[Collected data entries]
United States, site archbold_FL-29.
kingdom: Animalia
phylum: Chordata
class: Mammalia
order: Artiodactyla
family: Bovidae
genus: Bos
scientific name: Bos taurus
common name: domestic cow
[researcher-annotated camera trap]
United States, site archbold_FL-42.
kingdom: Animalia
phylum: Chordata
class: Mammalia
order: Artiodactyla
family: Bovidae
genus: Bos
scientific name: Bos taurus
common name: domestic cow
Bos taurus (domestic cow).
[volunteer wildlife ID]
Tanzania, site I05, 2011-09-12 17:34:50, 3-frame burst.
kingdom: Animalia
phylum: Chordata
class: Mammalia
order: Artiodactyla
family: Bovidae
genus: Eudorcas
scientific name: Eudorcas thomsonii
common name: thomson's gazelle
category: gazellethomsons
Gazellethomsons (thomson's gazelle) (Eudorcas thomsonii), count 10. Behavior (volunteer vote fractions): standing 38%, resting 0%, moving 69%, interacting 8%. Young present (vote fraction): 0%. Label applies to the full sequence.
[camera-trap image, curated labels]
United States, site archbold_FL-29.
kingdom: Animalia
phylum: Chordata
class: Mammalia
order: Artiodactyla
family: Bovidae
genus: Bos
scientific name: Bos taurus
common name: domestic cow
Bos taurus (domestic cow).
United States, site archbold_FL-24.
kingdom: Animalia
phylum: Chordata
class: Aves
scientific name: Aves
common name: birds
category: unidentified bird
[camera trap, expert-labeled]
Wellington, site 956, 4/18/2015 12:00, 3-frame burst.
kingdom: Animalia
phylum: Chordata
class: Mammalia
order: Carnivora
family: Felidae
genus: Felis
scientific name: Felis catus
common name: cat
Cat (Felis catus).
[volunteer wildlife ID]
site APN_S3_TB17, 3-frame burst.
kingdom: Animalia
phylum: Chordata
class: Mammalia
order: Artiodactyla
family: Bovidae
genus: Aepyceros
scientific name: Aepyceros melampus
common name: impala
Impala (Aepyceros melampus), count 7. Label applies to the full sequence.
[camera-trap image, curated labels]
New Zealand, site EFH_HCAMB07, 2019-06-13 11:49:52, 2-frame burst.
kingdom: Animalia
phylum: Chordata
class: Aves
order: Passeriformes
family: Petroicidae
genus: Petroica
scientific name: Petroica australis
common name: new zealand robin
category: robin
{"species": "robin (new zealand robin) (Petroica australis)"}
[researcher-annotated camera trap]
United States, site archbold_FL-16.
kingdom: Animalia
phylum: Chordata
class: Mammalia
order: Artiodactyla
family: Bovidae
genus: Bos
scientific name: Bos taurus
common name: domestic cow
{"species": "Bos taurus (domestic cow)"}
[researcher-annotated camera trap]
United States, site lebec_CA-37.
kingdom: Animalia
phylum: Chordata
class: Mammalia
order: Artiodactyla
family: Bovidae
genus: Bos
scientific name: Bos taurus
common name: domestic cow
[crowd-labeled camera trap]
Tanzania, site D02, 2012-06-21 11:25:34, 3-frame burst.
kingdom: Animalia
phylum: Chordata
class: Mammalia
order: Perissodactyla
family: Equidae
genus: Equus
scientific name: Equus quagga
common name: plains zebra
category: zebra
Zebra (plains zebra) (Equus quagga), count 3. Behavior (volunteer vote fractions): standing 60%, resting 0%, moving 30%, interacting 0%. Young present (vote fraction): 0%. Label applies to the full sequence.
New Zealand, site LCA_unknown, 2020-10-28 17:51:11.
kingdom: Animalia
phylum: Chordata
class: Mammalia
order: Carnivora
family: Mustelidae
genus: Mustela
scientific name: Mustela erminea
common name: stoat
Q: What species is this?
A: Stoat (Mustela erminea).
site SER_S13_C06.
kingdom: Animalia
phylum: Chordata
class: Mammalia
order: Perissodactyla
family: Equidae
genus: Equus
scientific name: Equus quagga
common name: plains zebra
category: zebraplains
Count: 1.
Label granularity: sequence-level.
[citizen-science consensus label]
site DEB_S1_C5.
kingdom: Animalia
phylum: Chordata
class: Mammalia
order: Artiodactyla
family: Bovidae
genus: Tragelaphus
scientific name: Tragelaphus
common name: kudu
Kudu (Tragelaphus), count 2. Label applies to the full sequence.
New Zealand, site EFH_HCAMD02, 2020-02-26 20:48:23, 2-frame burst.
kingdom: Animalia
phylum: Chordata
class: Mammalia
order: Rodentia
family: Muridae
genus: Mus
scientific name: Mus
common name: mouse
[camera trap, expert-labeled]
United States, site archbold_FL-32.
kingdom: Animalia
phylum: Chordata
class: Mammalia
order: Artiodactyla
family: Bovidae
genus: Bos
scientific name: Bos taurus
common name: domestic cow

Exercise: The lines to copy are those above that contain the string "Tanzania".

Exercise answer:
Tanzania, site I05, 2011-09-12 17:34:50, 3-frame burst.
Tanzania, site D02, 2012-06-21 11:25:34, 3-frame burst.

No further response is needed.